What the exercise asks
Please find every line in the material below that contains the string "http", and copy each of those lines in full.

# Start of Exercise input

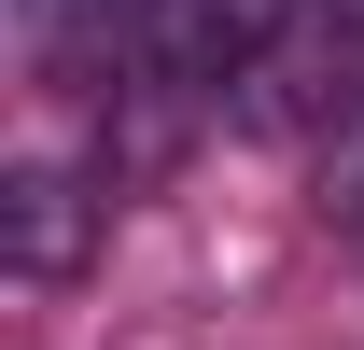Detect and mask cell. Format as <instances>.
Listing matches in <instances>:
<instances>
[{
    "instance_id": "6da1fadb",
    "label": "cell",
    "mask_w": 364,
    "mask_h": 350,
    "mask_svg": "<svg viewBox=\"0 0 364 350\" xmlns=\"http://www.w3.org/2000/svg\"><path fill=\"white\" fill-rule=\"evenodd\" d=\"M127 14H140V70L168 98H210V85H238L309 0H127Z\"/></svg>"
},
{
    "instance_id": "7a4b0ae2",
    "label": "cell",
    "mask_w": 364,
    "mask_h": 350,
    "mask_svg": "<svg viewBox=\"0 0 364 350\" xmlns=\"http://www.w3.org/2000/svg\"><path fill=\"white\" fill-rule=\"evenodd\" d=\"M0 211H14V280H28V295H56V280L85 266V182L70 169H14Z\"/></svg>"
},
{
    "instance_id": "3957f363",
    "label": "cell",
    "mask_w": 364,
    "mask_h": 350,
    "mask_svg": "<svg viewBox=\"0 0 364 350\" xmlns=\"http://www.w3.org/2000/svg\"><path fill=\"white\" fill-rule=\"evenodd\" d=\"M309 14H322V28H336L350 56H364V0H309Z\"/></svg>"
}]
</instances>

# End of Exercise input

Written response
    "mask_svg": "<svg viewBox=\"0 0 364 350\" xmlns=\"http://www.w3.org/2000/svg\"><path fill=\"white\" fill-rule=\"evenodd\" d=\"M127 14H140V70L168 98H210V85H238L309 0H127Z\"/></svg>"
    "mask_svg": "<svg viewBox=\"0 0 364 350\" xmlns=\"http://www.w3.org/2000/svg\"><path fill=\"white\" fill-rule=\"evenodd\" d=\"M0 211H14V280H28V295H56V280L85 266V182L70 169H14Z\"/></svg>"
    "mask_svg": "<svg viewBox=\"0 0 364 350\" xmlns=\"http://www.w3.org/2000/svg\"><path fill=\"white\" fill-rule=\"evenodd\" d=\"M309 14H322V28H336L350 56H364V0H309Z\"/></svg>"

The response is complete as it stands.